▶ [EXCERPTED TEXT]

Dementia symptoms could be warded off with languages learning

LONDON: Adopting a language in addition to one’s mother tongue may not just serve as an impressive skill – it could be a way to fight fronto­temporal lobe dementia, with research revealing the culturally diverse have a resilience to the disease.

The University of Sydney’s research investigated behavioural variant frontotemporal dementia (bvFTD) – a young-onset variation of dementia – and found people born overseas who spoke a language other than English could tolerate bvFTD longer before symptoms evolved.

The university’s School of Psychology clinical researcher Amira Skeggs led the study, made up of more than 100 dementia patients from English-speaking countries such as Australia, the US and Britain and those from non-English-speaking countries in Asia and Eastern Europe, and Fiji.

The participants were divided into three groups: monolingual Australians; people who spoke English as their first language; and people who had a foreign nat­ive tongue.

“There is something in activating the brain throughout your lifetime; and switching between languages has also been found to be helpful,” Ms Skeggs said.

“When it comes to neuro­degenerative syndromes like bvFTD, culturally diverse people can have a later onset of the disease compared to monolingual Australians because they have other factors which could increase their resilience or cognitive reserve.”

The findings are not owed to a person’s race but to an ability to speak another language, Ms Skeggs said.

▶ [TRY IT]
Continue the article on language learning and frontotemporal dementia, picking up after its final sentence. The material that comes next is separate and is not part of the article on language learning and dementia.

Collected Data:
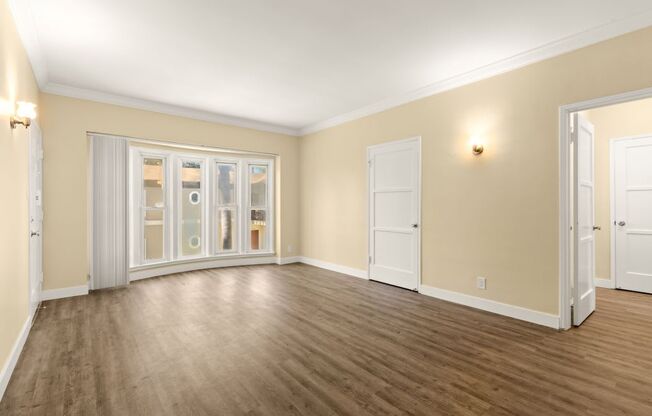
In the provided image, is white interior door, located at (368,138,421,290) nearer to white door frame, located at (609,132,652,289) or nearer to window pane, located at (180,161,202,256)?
white door frame, located at (609,132,652,289)

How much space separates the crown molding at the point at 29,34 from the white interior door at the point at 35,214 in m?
0.65

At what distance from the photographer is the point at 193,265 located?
6141mm

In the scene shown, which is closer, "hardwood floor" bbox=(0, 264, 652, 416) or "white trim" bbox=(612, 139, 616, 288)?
"hardwood floor" bbox=(0, 264, 652, 416)

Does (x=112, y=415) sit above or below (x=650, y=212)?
below

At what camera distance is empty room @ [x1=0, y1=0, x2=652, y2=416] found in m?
2.33

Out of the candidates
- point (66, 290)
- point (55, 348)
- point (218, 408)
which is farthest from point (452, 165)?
point (66, 290)

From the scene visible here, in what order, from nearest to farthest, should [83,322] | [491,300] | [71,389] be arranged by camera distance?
[71,389], [83,322], [491,300]

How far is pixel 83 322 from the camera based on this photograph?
345 centimetres

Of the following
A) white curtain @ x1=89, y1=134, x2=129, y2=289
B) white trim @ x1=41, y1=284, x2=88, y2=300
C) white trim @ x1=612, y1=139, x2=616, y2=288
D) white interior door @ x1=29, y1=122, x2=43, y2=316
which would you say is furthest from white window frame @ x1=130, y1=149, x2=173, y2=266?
white trim @ x1=612, y1=139, x2=616, y2=288

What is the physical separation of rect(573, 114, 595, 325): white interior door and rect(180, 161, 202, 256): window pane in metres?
5.99

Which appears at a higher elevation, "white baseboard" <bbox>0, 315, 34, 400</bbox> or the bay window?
the bay window

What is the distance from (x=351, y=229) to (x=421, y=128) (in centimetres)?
215

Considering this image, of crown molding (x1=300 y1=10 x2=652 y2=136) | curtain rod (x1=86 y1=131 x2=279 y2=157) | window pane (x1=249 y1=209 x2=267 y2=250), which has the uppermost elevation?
crown molding (x1=300 y1=10 x2=652 y2=136)

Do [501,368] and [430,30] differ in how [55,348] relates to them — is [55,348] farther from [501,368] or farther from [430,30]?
[430,30]
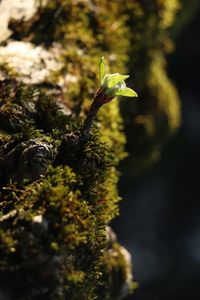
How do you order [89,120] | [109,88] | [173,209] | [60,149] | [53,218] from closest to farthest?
[53,218]
[109,88]
[89,120]
[60,149]
[173,209]

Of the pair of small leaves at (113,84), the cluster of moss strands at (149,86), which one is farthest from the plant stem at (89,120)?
the cluster of moss strands at (149,86)

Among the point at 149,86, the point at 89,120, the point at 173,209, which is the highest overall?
the point at 149,86

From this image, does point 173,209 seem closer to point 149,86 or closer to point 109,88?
point 149,86

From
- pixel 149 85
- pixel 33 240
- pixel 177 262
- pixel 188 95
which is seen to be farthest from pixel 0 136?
pixel 188 95

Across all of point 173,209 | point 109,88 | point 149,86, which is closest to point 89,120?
point 109,88

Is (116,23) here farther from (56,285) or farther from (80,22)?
(56,285)

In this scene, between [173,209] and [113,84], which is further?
[173,209]

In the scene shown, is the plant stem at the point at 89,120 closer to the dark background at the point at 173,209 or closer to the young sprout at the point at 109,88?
the young sprout at the point at 109,88
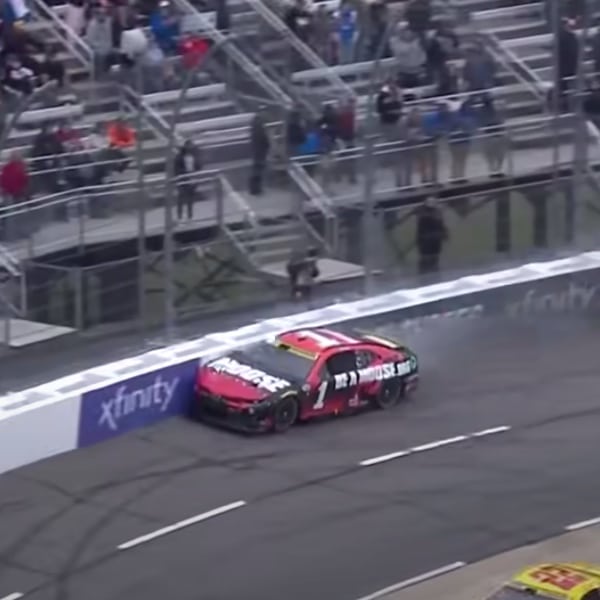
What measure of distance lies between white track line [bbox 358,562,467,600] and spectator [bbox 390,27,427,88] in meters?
10.5

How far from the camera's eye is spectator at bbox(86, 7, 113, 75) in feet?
85.9

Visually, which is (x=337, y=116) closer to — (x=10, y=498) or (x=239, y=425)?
(x=239, y=425)

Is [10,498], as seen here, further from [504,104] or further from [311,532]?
[504,104]

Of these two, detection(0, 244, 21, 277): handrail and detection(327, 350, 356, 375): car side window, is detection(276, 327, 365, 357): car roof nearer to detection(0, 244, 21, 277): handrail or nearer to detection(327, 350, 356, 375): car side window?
detection(327, 350, 356, 375): car side window

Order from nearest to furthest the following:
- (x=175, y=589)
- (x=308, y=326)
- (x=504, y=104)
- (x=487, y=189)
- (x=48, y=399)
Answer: (x=175, y=589), (x=48, y=399), (x=308, y=326), (x=487, y=189), (x=504, y=104)

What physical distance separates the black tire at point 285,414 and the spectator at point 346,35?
270 inches

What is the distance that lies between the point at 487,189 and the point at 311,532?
772 centimetres

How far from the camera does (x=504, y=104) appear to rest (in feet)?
88.5

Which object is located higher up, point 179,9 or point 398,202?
Answer: point 179,9

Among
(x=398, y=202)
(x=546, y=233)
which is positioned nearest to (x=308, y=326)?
(x=398, y=202)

▶ [TASK OUTPUT]
This means an Australian who learnt another language in school and later became fluent could also build resilience to fight dementia symptoms.

“In Australia, we have … a lot of migrants who have high levels of education and speak several languages,” she said.

“That’s not to say that someone who was born in Australia and has the same education, same profession and speaks several languages would be any different.”

After comparing Western and non-Western participants, Ms Skeggs is calling for more sophisticated diagnostic criteria for dementia, saying cultural differ­ences weighed on the Dementia Severity Rating Scale.

“The specific clinical symptoms that have emerged in the diagnostic criteria are based on profiles that Western patients have shown; a high level of apathy is something we typically see in Western patients, which compares to other patients from Asian backgrounds, which we found tend to show more irritability,” she said.

“The tests themselves may have specific questions biased towards Australian culture.”